A final decision whether to sell the Delaware & Hudson Railway as a whole or in parts is expected within two weeks as the carrier enters the final chapter of its reorganization under the federal bankruptcy laws.

Offers to acquire all or part of the 1,600-mile carrier are to be submitted to Francis P. DiCello, the trustee overseeing the D&H's reorganization under the federal bankruptcy laws, by the close of business April 6.The court overseeing the D&H's reorganization has scheduled an April 11 hearing to decide whether the railroad should continue operating. That could clear the way for shutting down the railroad as early as April 15.

CP Rail, a unit of Canadian Pacific Ltd., withdrew its $35 million offer to acquire the D&H this week after it became obvious an agreement permitting it to operate over a 60-mile line between Harrisburg, Pa., and Hagerstown, Md., owned by Consolidated Rail Corp. was not in the offing.

Don't be surprised, however, if CP offers to acquire the D&H without the Conrail trackage rights. Another company, Delaware Otsego Corp., also is attempting to put together an offer to acquire the entire D&H system.

There are several reasons why CP may still want to acquire the D&H without the Conrail rights, Tim Murphy, a vice president with the Vienna, Va., consulting firm of Barber & Associates, told The Journal of Commerce.

They are all speculative, however, and there is no immediate payoff without the Harrisburg-to-Hagerstown trackage rights, he said.

The 1,600-mile D&H system, at the very least, will get CP into Northeast markets, Mr. Murphy said.

CP would obtain good connections to the West with CSX Transportation and Norfolk Southern Corp. at Buffalo.

It also would gain access to Philadelphia over trackage rights already owned by the D&H.

For example, CP could provide through service from Montreal to the New York-New Jersey metropolitan area through service arrangements with Conrail or one of the Delaware-Otsego Corp. carriers.

A D&H acquisition also would permit CP to reach agreements to acquire all or parts of other Northeastern rail systems should competitive circumstances warrant.

Purchasing the D&H, for example, may put CP in a position to acquire parts of Guilford Transportation Industries should that possibility arise, Mr. Murphy said.

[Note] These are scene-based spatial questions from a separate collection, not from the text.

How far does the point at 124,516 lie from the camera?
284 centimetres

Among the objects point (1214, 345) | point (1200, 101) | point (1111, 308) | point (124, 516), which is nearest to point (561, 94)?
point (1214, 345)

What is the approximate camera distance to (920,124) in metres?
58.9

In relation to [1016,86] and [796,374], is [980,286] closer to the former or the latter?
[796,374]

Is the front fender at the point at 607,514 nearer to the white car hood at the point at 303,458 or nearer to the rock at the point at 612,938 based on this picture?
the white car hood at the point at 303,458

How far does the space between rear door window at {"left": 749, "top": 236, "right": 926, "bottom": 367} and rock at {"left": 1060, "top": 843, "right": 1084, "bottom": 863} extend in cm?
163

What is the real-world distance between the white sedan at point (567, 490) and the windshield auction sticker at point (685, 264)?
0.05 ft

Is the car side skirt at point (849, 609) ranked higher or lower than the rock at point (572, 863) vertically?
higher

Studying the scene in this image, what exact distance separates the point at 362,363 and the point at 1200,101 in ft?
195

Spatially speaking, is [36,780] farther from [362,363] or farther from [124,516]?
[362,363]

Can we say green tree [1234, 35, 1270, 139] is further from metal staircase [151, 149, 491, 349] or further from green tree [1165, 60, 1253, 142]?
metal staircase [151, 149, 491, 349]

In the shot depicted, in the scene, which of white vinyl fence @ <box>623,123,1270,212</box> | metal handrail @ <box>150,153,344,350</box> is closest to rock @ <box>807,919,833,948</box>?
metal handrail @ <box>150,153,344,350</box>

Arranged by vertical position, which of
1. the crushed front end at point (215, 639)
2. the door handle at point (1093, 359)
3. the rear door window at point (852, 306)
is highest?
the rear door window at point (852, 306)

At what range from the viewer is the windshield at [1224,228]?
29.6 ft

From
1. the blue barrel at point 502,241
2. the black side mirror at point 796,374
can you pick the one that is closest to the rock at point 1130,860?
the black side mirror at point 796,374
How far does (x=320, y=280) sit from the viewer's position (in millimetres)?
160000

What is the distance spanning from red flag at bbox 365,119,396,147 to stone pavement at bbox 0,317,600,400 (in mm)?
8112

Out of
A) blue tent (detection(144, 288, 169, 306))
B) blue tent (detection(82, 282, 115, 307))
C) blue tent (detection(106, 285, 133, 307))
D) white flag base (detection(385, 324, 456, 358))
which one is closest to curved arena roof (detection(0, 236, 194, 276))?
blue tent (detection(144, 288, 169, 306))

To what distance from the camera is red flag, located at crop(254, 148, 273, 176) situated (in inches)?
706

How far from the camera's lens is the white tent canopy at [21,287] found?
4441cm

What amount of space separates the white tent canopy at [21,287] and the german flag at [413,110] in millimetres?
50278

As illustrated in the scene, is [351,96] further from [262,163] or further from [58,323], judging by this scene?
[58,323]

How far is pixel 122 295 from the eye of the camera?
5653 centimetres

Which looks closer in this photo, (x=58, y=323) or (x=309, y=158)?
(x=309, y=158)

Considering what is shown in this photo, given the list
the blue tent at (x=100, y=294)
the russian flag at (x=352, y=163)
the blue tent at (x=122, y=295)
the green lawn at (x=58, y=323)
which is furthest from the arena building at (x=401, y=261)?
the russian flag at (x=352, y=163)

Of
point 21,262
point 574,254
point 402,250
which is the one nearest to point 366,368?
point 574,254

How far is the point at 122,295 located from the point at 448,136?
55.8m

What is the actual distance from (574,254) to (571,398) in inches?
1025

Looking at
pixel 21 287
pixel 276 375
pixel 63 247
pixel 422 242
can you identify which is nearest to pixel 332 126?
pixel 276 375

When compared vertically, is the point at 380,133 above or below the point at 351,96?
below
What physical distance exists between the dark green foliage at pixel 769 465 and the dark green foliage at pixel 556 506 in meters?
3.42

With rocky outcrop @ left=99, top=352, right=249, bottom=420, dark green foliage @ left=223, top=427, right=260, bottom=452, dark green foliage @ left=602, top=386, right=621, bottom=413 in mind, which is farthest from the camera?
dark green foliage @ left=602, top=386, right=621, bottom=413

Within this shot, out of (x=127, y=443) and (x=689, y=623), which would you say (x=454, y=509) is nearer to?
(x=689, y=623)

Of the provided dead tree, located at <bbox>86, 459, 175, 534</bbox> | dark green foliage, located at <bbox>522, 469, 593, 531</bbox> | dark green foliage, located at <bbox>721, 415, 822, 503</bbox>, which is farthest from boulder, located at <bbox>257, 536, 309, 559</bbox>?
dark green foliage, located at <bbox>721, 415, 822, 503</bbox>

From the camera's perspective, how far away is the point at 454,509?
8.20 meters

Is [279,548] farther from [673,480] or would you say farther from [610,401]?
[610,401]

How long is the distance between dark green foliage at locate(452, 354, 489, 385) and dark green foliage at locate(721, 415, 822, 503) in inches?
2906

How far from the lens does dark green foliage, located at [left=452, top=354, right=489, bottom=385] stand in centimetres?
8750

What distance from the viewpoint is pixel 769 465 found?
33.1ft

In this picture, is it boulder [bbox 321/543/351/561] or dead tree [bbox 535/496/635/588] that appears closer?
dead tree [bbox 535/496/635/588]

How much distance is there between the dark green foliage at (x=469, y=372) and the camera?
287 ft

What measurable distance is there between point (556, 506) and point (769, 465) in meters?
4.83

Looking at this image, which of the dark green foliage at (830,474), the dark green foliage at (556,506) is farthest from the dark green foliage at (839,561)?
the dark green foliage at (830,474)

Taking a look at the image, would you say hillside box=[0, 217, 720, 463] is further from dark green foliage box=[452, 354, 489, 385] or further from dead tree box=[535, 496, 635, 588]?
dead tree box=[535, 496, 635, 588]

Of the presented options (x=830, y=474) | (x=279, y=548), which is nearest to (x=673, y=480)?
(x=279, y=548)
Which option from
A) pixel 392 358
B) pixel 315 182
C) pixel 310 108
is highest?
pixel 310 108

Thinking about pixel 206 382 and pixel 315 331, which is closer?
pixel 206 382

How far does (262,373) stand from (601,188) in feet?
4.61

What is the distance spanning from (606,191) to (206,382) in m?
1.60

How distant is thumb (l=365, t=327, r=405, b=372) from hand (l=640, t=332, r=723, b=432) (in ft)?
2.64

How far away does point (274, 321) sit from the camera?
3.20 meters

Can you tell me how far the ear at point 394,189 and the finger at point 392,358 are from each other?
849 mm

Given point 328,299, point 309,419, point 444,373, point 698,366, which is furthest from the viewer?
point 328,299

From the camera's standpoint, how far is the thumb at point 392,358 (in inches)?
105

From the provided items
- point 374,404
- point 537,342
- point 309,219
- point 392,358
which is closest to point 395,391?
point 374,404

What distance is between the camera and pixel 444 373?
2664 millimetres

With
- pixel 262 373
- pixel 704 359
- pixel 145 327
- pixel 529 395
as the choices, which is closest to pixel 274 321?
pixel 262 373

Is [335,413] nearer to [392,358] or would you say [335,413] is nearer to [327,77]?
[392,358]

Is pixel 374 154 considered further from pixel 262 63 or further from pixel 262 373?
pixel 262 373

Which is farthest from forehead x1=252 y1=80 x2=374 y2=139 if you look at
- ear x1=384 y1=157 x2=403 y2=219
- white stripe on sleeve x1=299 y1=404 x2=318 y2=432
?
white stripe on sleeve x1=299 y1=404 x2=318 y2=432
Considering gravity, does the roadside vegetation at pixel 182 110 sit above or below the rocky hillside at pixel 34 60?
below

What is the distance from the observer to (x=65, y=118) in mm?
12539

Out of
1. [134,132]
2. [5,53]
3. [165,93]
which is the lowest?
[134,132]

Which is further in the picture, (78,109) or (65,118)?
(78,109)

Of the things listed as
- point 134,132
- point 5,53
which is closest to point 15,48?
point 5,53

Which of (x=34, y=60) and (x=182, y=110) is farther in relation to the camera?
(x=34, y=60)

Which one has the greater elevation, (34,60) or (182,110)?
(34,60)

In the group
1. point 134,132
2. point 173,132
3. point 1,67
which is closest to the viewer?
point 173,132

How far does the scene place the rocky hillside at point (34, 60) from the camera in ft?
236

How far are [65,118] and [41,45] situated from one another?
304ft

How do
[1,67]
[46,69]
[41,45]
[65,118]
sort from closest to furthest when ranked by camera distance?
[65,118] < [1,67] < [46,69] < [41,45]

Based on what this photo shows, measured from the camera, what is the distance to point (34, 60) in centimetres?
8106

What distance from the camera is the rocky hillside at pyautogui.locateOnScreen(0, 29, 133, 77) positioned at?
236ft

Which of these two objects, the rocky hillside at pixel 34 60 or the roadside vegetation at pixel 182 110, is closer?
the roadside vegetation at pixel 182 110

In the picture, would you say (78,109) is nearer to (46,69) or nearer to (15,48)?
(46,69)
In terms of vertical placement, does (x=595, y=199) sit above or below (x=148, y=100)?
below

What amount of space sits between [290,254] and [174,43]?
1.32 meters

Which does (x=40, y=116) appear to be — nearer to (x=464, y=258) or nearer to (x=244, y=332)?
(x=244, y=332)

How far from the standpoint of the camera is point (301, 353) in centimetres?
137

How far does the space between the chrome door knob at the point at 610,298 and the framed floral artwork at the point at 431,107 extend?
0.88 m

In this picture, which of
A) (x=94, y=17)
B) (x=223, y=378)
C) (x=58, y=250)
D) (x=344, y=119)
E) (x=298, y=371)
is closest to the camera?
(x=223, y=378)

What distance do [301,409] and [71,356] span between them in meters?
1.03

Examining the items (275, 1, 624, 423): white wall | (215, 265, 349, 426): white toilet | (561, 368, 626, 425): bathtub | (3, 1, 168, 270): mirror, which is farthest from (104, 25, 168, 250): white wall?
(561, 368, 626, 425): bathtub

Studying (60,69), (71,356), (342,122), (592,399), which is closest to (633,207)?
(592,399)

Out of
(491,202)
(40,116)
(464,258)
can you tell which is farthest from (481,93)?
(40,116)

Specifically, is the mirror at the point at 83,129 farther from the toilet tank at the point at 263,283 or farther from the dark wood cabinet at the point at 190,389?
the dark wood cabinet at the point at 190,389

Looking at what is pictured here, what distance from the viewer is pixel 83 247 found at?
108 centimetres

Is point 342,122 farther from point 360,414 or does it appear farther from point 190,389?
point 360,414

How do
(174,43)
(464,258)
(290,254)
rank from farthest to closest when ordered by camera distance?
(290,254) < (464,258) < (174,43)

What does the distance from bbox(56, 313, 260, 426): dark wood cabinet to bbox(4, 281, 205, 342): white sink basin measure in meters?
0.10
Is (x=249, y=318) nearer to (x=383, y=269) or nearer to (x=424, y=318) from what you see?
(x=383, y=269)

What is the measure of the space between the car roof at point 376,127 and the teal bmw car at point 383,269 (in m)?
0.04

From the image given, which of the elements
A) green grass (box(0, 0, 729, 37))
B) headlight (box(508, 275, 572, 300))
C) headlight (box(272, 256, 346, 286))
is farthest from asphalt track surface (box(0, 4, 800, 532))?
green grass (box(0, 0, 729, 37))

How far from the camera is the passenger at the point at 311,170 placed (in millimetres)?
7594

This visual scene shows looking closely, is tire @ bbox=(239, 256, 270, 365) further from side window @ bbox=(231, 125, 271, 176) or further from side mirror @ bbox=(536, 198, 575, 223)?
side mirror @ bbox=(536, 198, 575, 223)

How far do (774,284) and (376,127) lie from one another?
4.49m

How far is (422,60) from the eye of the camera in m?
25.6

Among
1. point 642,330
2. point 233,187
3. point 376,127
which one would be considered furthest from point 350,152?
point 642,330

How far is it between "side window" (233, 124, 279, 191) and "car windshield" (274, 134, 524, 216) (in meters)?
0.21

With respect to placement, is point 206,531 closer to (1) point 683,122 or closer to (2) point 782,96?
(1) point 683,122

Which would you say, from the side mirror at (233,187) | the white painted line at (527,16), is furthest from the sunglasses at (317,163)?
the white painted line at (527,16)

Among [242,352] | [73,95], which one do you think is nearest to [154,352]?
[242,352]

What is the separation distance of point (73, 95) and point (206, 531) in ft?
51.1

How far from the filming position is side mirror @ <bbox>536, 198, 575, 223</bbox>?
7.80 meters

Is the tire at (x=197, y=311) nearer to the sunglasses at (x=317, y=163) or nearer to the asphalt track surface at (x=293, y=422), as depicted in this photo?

CP also will continue to deal with Conrail on a day-to-day basis and, through the normal course of business relationships, an agreement covering the Harrisburg-Hagerstown trackage rights may result.

Another possibility would be for CP to negotiate agreements permitting the company to operate run-through trains over other rail systems, Mr. Murphy said.

There is no guarantee any of this will happen, Mr. Murphy said, but the possibilities would be foreclosed if CP does not attempt to acquire the D&H and the railroad is broken up.

Delaware Otsego Corp. also is attempting to put together a group of carriers to make an offer to acquire the entire D&H.

Delaware Otsego owns the New York, Susquehanna and Western Railway, which provided directed service over the D&H from 1988 until it was taken over by the railroad's trustee in late February.

Preliminary discussions have been held with Canadian Pacific, Canadian National, and state agencies to see if financing for an offer can be put together.

The other remaining option is to break the railroad up into segments and sell them to interested parties.

That could provide the best return to D&H creditors, since railroads broken up and sold in chunks often prove more valuable than the system as a whole.

Companies that have expressed interest in acquiring parts of the D&H include Conrail and Delaware Otsego.

Conrail probably is interested in acquiring the D&H's line between Albany, N.Y., and Montreal. It is the best route into Montreal from New York City and far more direct than the routing Conrail currently uses, one industry observer said.